-- Requirements --
Copy out the lines of the items below from the line containing "Can you pick from" through the end of the records, omitting the pictures.

— Start of Dataset —

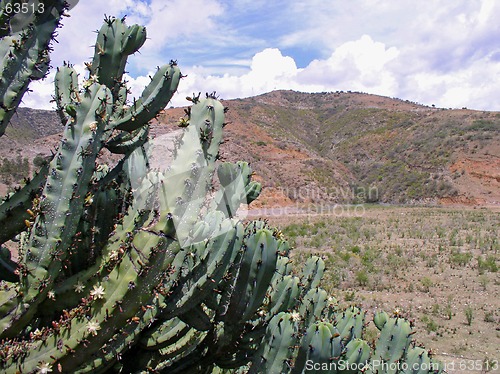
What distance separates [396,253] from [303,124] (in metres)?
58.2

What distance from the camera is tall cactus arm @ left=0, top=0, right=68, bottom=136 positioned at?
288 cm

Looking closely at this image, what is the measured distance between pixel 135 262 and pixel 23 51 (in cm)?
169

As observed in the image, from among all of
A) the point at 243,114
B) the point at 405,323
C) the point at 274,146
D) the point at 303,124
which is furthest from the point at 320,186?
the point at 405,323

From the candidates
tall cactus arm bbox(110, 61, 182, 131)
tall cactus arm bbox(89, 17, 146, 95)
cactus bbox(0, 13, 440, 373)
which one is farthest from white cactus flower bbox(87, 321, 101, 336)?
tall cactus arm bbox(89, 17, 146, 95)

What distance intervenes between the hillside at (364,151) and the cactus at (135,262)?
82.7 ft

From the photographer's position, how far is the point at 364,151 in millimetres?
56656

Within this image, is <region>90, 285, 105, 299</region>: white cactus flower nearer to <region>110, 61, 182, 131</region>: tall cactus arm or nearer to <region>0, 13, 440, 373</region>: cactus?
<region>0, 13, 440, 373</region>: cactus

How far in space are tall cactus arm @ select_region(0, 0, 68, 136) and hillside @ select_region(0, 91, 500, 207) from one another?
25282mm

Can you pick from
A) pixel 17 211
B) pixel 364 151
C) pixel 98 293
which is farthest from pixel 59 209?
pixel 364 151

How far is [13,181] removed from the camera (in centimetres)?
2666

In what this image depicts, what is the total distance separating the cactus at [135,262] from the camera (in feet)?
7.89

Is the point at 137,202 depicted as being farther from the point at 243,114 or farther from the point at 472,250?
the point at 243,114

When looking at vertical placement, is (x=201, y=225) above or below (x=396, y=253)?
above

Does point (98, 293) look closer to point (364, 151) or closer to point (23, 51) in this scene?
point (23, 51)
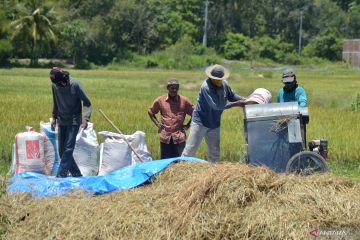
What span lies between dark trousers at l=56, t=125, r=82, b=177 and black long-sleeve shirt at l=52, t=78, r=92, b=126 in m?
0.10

— End of Dataset —

-- Written response --
Can you pick from
A) pixel 17 211
B) pixel 364 151
C) pixel 98 293
which is farthest from pixel 59 209?
pixel 364 151

How far is [13,181] removed from the camera (in centimetres)?
2666

In what this image depicts, what is the total distance separating the cactus at [135,262] from the camera (in feet)?
7.89

Is the point at 137,202 depicted as being farther from the point at 243,114 or farther from the point at 472,250?
the point at 243,114

When looking at vertical placement, is (x=201, y=225) above or below (x=396, y=253)?
above

Does point (98, 293) look closer to point (364, 151) or closer to point (23, 51) in this scene?
point (23, 51)
What span lies between dark trousers at l=56, t=125, r=82, b=177 and black long-sleeve shirt at l=52, t=78, r=92, b=126 in m?
0.10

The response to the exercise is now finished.